Parque Nacional Cerros de Amotape
El desierto verde
Cuando los conquistadores españoles cruzaron esta región rumbo a Cajamarca les llamó la atención el color azul de sus cerros, similar al del amotape de algodón con el que las mujeres españolas confeccionaban sus faldas. Desde entonces a esta zona la conocen como cerros de Amotape.
Situada entre los departamentos de Piura y Tumbes, es el único en el país que posee el denominado bosque seco ecuatorial de apariencia inhóspita pero que alberga una variada fauna y una flora que tiene al algarrobo como su especie más representativa.
Lo primero que llama la atención del turista es la marcada diferencia entre ambas márgenes del río Tumbes. Al lado derecho está el bosque tropical y al margen izquierdo el bosque seco, con sus suaves colinas salpicadas de algarrobos. Allí se percibe un clima muy especial, con zonas secas propias del desierto y otras muy húmedas, semejantes a la amazonía. Sin embargo, la temperatura promedio no sobrepasa los 24 grados centígrados.
La Cordillera de los Andes y las corrientes marinas influyen decididamente en el clima casi desértico de esta región. Sólo el fenómeno de El Niño modifica el paisaje generando torrentes que incrementan las aguas subterráneas beneficiando a los árboles de la región.
Se encuentra dividida en cuatro zonas de vida que comprende una variada flora y fauna muy peculiares. Tiene como asociaciones vegetales predominantes el Ceibal, Chaparral, el Algarroba¡, y, en grave peligro de extinción, el cedro, ébano, hualtaco, y el palo santo, entre otros.
En pleno corazón del parque se ubica al ceibo, con su infaltable compañera la salvajina. El ceibo de color verde agua, que a la luz refleja una ligera fosforescencia, posee un grueso y alto tronco que llega a medir hasta cuatro metros de diámetro, así como ramas desprovistas de hojas que caen antes de la floración. Miden aproximadamente 30 mts. de altura y su presencia en el bosque semeja un enorme e imponente guardián. Los hay con púas, y otros de un color plomizo con costuras que rodean el tronco, a los que denominan pretinos.

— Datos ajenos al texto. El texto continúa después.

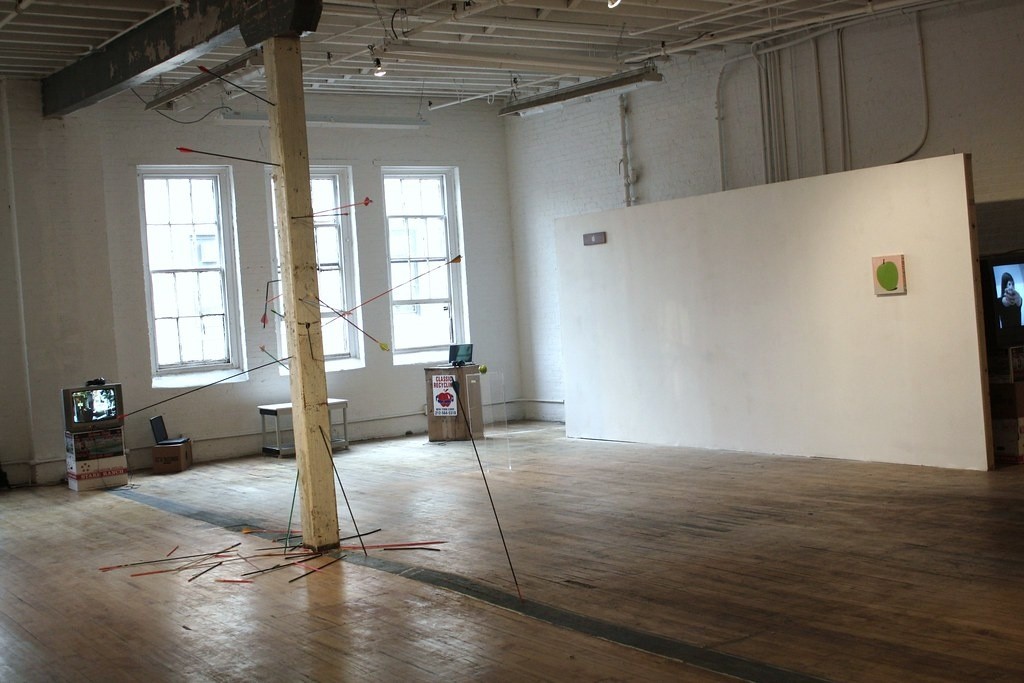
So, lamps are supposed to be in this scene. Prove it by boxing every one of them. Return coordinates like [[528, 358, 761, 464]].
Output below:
[[497, 41, 666, 117], [374, 58, 387, 78], [145, 44, 265, 111]]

El ceibo, conocido por los norteños como barrigudo o palo borracho, contiene en sus ramas copos como de algodón usados para fabricar colchones. Se sabe ahora que nuestros antepasados utilizaron su corteza para combatir el reumatismo, y su goma para enfrentar problemas intestinales, medicina tradicional recuperada en estos días.
El algarrobo, árbol de fina madera, constituye la especie forestal más significativa de este bosque. Su presencia era masiva, pero hoy, después de sufrir la tala indiscriminada, se han reducido considerablemente. Sus fuertes raíces se hunden en la tierra para captar los nutrientes de las aguas subterráneas.
A los lados de la trocha que atraviesa el bosque, existe un arbusto de tallo algo corto y flores en forma de campanilla. Es la ipomoea carnea, conocida por los lugareños simplemente como la borrachera, debido a los efectos que produce en las cabras. Estos arbustos de flores color rosado o lila son muy hermosos y de apariencia inofensiva. Sin embargo constituyen todo un problema para los pobladores de la zona. Crece en climas cálidos y secos, en terrenos donde el sol llega de manera directa. Se reproduce con mucha rapidez, a manera de enredadera, flanqueando los árboles.
Según nos explica el encargado del Parque Nacional Cerros de Amotape el bosque tupido, constituido principalmente por el algarrobo, proyectaba una gran sombra sobre el desierto, lo que hacía que la borrachera--arbusto que necesita grandes dosis de luz- se mantuviera dentro de ciertos límites y no incontrolada como ahora, luego de la tala indiscriminada de las especies forestales.
Entre las aves que habitan los cerros de Amo- tape sobresalen el cóndor andino y el cóndor real de la selva. Bandadas de pericos y de las cotorras conviven con los pájaros carpinteros, con el inguaraguá, el cormorán y el colorido turtuquilón o putilla, de plumaje rojo brilloso.
Desplazándonos al corazón del bosque, en su parte de follaje más tupido, podemos encontrarnos con el oso hormiguero. Busca situarse en las copas de los árboles desde donde divisa su alimento. En caso de no ubicar hormigas, se dirigirá a los panales de abejas, que devorará en pocos minutos. Al sentir algún ruido advertirá el peligro y se ocultará en los huecos de los troncos hasta que perciba que ha pasado. Tiene un pelaje blanco y sus garras son muy poderosas, utilizándolas para defenderse.
El bosque también es recorrido por el puma, siempre en procura de un venado gris, su alimento preferido, o el sajino, la ardilla de nuca blanca y el venado rojo.